After doing some tests with different percentages it looks like the default 15% setting isn’t that bad.
You can surely filter out some garbage by setting it higher, but you will also quickly loose a lot of possibly useful tags.
And even with a setting of 80% it shows that somebody labeled Aphex Twin as “F…g Wh…e”.

==

The option to use whitelisting for genres seems a good approach to me.

This is probably too far fetched and complicated to make it a reality, but since we are sharing ideas here:

One problem that I see is that all sorts of words and descriptions are usually thrown in one big pile, and that pile is then called ‘genres’.
But of course descriptions such as, avant-garde, 60’s, Top40, Soundtrack etc. are not genres but keywords or descriptions.

Ideally I would use:

  • A ‘genre’ tag that contains actual genres. (strict)
  • An additional tag that contains subgenres. (strict)
  • A tag for style/form, such as A capella, Duet, Industrial, etc. (whitelisted)
  • A tag for keywords that people might consider useful, such as Top40, Stadium Rock, Soundtrack, Piano concerto, etc. (loose, and possibly blacklisted to prevent profanity)

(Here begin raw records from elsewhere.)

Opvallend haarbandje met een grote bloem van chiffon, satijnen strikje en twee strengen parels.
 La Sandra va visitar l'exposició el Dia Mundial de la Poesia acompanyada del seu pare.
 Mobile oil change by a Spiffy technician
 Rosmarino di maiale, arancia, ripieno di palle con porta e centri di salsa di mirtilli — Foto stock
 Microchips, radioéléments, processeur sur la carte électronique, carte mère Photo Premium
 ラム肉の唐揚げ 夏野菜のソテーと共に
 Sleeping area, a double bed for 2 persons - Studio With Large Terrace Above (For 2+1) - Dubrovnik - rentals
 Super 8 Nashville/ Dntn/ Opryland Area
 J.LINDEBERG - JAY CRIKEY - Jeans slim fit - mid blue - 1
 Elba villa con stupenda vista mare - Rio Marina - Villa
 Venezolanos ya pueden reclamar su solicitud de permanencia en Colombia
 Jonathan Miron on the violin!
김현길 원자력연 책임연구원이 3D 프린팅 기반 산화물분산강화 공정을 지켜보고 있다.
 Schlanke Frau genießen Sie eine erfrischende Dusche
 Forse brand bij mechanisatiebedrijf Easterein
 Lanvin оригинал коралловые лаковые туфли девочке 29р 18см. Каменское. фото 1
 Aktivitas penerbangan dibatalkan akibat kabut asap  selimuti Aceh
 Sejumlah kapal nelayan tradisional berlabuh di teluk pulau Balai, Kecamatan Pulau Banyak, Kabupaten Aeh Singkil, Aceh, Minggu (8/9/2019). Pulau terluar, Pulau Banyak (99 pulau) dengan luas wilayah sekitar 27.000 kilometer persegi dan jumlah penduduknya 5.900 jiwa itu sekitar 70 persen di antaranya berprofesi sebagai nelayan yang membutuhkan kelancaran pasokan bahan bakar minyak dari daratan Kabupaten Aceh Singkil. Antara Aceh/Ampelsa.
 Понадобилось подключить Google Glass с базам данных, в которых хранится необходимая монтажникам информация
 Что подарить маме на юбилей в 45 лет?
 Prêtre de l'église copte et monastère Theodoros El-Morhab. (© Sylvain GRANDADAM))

I am using something like this myself already, using a list I created a while back. (it does probably need some updating)
You can find it here, perhaps it’s useful as some starting point or to fuel the discussion:

edit:
I see that sites such as AllMusic and Discogs are doing something like this already:


#20

I’ve been thinking of creating a genre filter plugin that adds a set of script functions to filter the genre tags.

Wikidata has a good list of genre and can have a list of parent genre’s.
See http://tinyurl.com/y7vkp8yr as an example query.

The idea would be to run this query once and save this for the next run.

The easiest script would be to filter against the list.

Another thing I was thinking of is try and simplify the list of genre’s and replace a sub-sub-sub genre with a parent genre. As we have parent genre’s you could find an item in the list and find the shortest path to a list of basic genre’s such as rock and use the parents instead.